◆ Dataset extract:
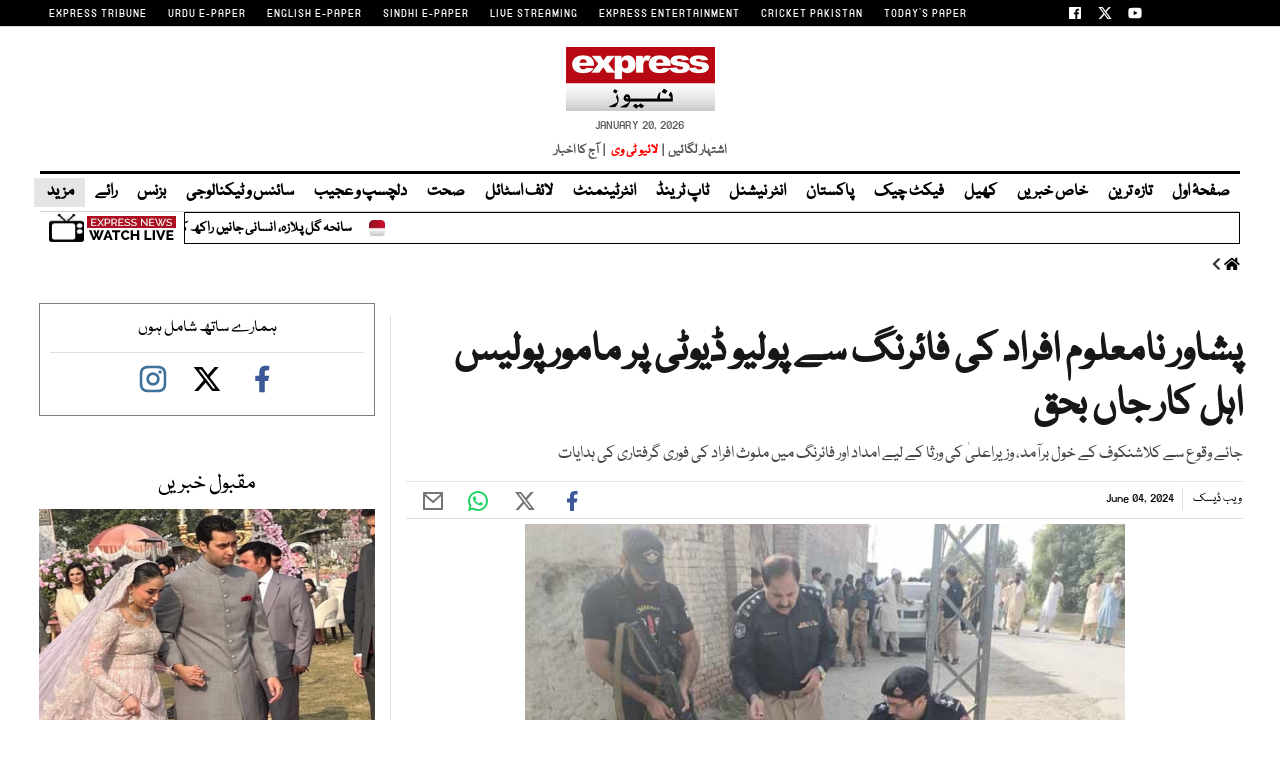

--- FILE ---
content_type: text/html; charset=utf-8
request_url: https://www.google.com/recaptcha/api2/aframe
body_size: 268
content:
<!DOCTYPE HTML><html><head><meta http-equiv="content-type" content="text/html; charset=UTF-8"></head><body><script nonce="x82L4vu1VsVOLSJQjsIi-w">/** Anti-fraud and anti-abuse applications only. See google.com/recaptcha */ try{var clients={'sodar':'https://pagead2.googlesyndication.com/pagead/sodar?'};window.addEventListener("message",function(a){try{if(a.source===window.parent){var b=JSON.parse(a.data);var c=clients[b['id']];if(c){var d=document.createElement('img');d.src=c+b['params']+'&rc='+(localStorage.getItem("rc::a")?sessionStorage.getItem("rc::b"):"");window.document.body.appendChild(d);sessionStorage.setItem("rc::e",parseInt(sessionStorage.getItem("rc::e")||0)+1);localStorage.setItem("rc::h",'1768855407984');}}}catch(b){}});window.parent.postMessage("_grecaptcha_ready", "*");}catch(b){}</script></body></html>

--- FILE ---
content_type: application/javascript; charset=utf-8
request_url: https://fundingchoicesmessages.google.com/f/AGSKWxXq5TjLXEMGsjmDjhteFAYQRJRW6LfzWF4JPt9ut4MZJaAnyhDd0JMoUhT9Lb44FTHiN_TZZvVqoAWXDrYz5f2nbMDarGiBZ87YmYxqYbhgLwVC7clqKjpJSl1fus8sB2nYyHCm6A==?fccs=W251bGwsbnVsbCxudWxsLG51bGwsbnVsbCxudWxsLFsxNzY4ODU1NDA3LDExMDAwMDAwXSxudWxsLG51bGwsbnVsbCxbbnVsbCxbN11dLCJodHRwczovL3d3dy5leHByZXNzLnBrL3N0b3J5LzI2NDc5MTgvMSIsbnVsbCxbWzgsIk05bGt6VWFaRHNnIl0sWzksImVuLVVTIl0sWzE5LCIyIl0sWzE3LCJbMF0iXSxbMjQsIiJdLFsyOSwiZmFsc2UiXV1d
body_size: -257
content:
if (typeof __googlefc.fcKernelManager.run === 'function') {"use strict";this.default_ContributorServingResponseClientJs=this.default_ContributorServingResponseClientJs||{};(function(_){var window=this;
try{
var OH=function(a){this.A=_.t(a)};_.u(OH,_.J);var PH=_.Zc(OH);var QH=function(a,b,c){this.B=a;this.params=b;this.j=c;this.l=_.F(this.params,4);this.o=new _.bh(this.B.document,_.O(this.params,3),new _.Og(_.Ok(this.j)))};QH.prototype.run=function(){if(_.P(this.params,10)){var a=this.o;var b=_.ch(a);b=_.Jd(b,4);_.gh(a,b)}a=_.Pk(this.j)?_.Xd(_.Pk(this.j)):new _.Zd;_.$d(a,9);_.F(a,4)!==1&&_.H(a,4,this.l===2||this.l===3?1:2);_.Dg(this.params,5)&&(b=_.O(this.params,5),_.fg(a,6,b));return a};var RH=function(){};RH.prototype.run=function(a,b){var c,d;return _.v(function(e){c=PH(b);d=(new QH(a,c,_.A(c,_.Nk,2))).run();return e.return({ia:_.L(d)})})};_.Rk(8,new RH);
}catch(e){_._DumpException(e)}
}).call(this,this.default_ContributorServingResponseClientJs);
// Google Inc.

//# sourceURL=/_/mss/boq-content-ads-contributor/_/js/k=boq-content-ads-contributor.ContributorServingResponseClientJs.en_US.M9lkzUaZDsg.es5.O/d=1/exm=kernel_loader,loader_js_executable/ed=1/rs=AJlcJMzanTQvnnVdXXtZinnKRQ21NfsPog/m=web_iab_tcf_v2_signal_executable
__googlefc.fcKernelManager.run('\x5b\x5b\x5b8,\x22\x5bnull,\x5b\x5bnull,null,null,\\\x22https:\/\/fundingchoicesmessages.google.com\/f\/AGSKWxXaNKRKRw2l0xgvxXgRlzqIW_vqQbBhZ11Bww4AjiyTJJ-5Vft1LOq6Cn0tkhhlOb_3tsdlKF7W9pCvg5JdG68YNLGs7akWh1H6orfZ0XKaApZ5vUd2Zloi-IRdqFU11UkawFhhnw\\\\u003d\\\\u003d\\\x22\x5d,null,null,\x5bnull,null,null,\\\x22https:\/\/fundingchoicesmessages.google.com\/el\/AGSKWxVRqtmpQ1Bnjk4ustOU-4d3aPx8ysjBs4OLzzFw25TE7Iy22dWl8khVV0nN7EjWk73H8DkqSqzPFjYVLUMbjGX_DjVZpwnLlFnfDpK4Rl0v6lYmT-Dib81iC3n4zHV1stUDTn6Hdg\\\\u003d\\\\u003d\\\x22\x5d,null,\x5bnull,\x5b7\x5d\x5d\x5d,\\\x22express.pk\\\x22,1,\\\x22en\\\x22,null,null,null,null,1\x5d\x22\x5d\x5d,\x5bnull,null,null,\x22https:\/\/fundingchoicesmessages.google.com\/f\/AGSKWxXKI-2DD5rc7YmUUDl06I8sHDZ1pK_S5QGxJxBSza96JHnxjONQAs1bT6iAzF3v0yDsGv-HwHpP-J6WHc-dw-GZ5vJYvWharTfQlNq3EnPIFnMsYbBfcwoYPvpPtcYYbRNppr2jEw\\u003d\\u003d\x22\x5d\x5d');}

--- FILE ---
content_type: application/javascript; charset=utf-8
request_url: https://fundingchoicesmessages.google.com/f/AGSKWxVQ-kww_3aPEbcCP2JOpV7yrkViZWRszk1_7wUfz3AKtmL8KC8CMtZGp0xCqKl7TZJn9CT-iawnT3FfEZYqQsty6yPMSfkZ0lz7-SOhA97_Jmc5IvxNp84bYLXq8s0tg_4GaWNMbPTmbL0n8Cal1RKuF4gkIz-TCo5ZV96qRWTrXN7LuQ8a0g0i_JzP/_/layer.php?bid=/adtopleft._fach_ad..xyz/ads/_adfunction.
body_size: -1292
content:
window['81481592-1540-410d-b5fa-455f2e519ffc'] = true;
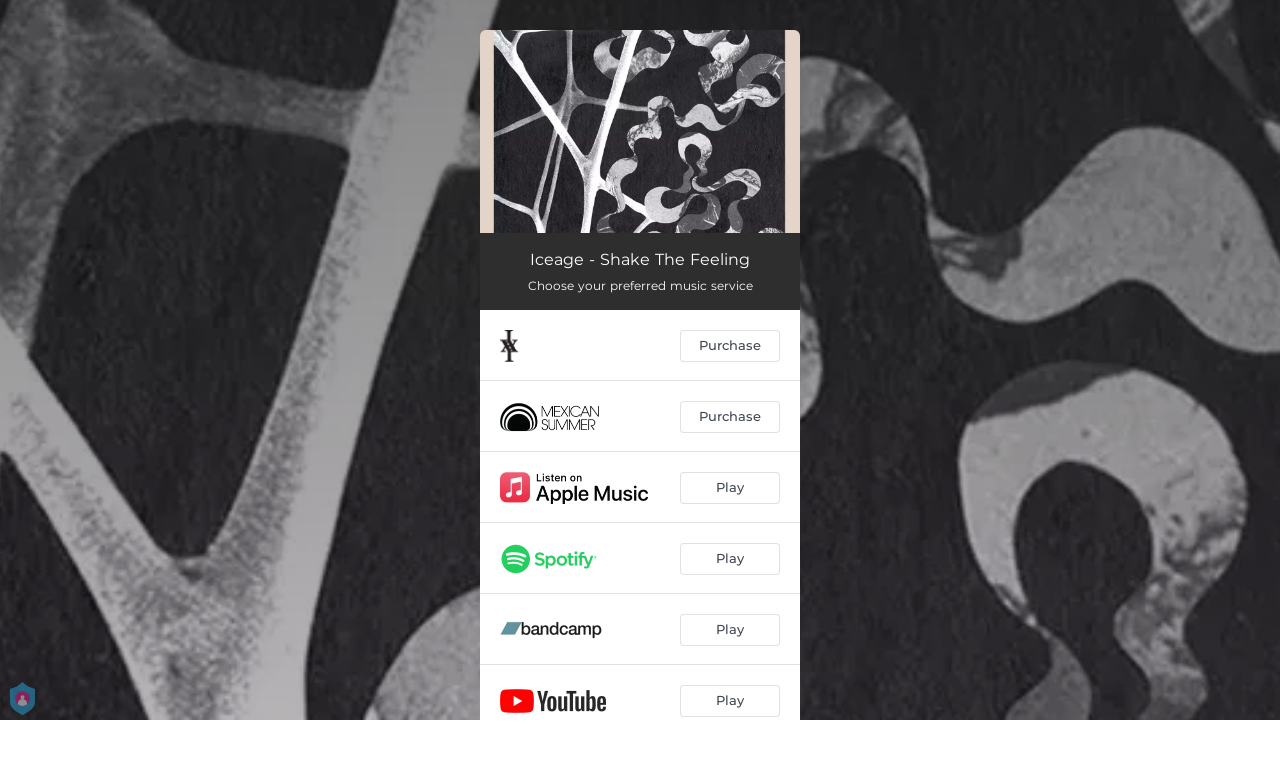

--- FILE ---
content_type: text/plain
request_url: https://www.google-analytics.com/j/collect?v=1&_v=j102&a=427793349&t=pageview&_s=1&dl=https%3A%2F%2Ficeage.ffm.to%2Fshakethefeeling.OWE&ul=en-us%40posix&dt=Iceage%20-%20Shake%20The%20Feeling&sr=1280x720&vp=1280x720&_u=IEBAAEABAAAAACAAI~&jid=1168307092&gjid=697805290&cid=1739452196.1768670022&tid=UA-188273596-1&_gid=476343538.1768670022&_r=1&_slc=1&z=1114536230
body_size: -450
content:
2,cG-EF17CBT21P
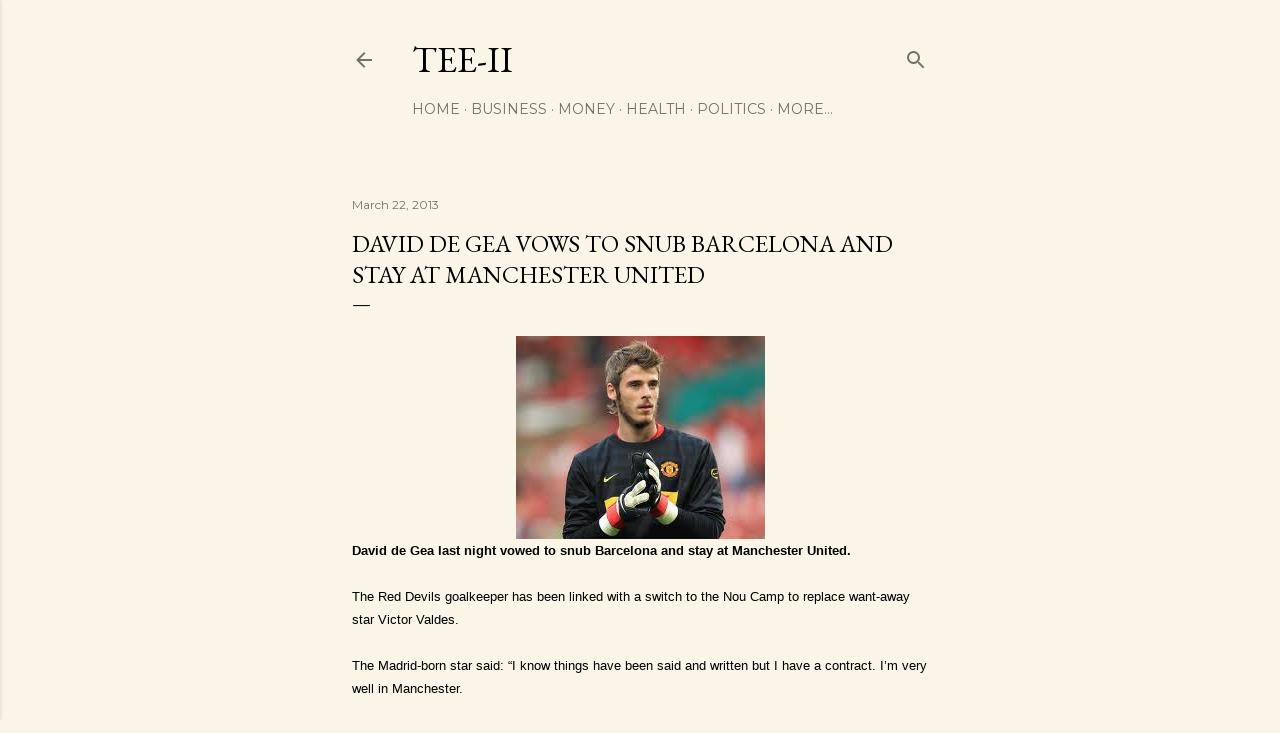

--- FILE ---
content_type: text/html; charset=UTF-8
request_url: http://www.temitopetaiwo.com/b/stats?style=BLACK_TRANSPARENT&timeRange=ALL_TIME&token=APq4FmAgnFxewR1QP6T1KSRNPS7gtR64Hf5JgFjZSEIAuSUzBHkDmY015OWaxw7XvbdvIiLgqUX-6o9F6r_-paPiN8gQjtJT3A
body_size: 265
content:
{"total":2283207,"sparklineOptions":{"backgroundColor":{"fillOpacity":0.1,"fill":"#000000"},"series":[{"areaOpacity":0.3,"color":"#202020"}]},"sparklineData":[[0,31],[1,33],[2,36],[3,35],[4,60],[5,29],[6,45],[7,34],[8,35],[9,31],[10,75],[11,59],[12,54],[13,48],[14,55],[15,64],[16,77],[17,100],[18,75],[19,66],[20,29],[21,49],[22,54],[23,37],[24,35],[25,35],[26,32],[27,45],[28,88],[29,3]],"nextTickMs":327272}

◆ Your assignment: Scan the data above for the string "html". Copy every line in which it appears.

◆ Result of this task:
content_type: text/html; charset=utf-8
<!DOCTYPE HTML><html><head><meta http-equiv="content-type" content="text/html; charset=UTF-8"></head><body><script nonce="x82L4vu1VsVOLSJQjsIi-w">/** Anti-fraud and anti-abuse applications only. See google.com/recaptcha */ try{var clients={'sodar':'https://pagead2.googlesyndication.com/pagead/sodar?'};window.addEventListener("message",function(a){try{if(a.source===window.parent){var b=JSON.parse(a.data);var c=clients[b['id']];if(c){var d=document.createElement('img');d.src=c+b['params']+'&rc='+(localStorage.getItem("rc::a")?sessionStorage.getItem("rc::b"):"");window.document.body.appendChild(d);sessionStorage.setItem("rc::e",parseInt(sessionStorage.getItem("rc::e")||0)+1);localStorage.setItem("rc::h",'1768855407984');}}}catch(b){}});window.parent.postMessage("_grecaptcha_ready", "*");}catch(b){}</script></body></html>
content_type: text/html; charset=UTF-8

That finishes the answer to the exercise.